Photo: NEA
The Special Committee on Election Integrity in the Georgia House of Representatives heard from the author of a 48-page omnibus anti-voter bill, which was first introduced Thursday and quickly ushered to committee with extremely limited public notice.
Some legislators in the committee received the text of the bill mere hours before the previously scheduled hearing – which did not have HB531 on the original agenda. HB531 is presently unavailable on the General Assembly’s website, but a committee hearing and vote on the bill may be scheduled as early as tomorrow morning.
Within HB531 are measures to: curtail absentee ballot usage in the state, criminalize volunteers who assist voters in the absentee and in-person voting process, reduce voters’ use of drop boxes by limiting their locations and hours, impose new burdens on counties to send out absentee ballots closer to elections but tabulate absentee results faster, eliminate Sunday early voting, and increase likelihood of election worker intimidation and interference in tabulation of election results.
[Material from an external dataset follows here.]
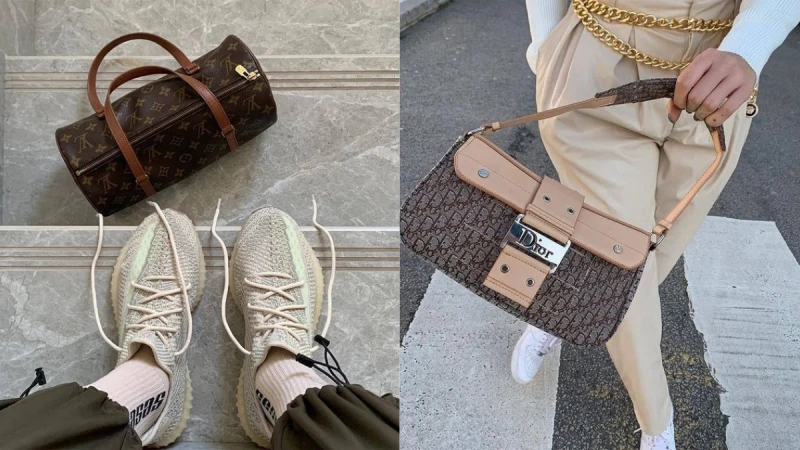 二手精品市場後勢看漲！時尚巨頭開雲集團投入2.16億美元，大動作宣告投資二手平台Vestiaire Collective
The following statement is by Nancy Abudu, deputy legal director for the SPLC Action Fund:
“HB531, if passed, will not only curtail the voting rights of Georgians who turned out in record numbers during the 2020 general election, but the bill represents yet another policy proposal based on deadly lies and conspiracy theories that will only provide rhetorical support for future political violence.
“Elected officials who support HB 531 and other anti-voter bills introduced this session – whether they acknowledge it or not – give oxygen to the Big Lie that the 2020 election was stolen. The deadly insurrectionist violence at the U.S. Capitol on January 6 drew its rhetorical support from that Big Lie.
“HB531 is designed with the clear partisan benefit of Georgia Republicans in mind. As with dozens of other anti-voter bills SPLC Action Fund is tracking this legislative session in Georgia, HB531 is especially burdensome in its absentee ballot identification provisions. These new burdens will disproportionately fall on communities of color and other historically disenfranchised groups. Eliminating Sunday early voting blatantly targets a mobilizer of voters of color: Black churches that run Souls to the Polls operations.
“Extremists and conspiracy theory devotees will never be satisfied. Georgia legislators could pass every single anti-voter bill introduced this session. If election results are rendered by voters who overcome new, unnecessary hurdles that extremists dislike, they will still cry foul, still erode faith in democracy, still demand additional anti-voter policy, and still provide rhetorical support for political violence.
“Georgia leaders can at any time refuse to accede to conspiracy theorists. Instead of passing HB 531, they could:
- continue to assert the veracity of Georgia’s 2020 and 2021 election results;
- provide more resources to local officials to administer well-run elections;
- strengthen voting rights through same-day registration and expanding automatic voter registration;
- finally clarify laws of moral turpitude so that Georgians with past felonies can participate in the democratic process when they return to their communities.
“Today’s bill drop and rushed committee hearings are an embarrassment to Georgia. Providing rhetorical support to future political violence with no corresponding benefit to running free and fair elections should not be the objective of legislators this session.”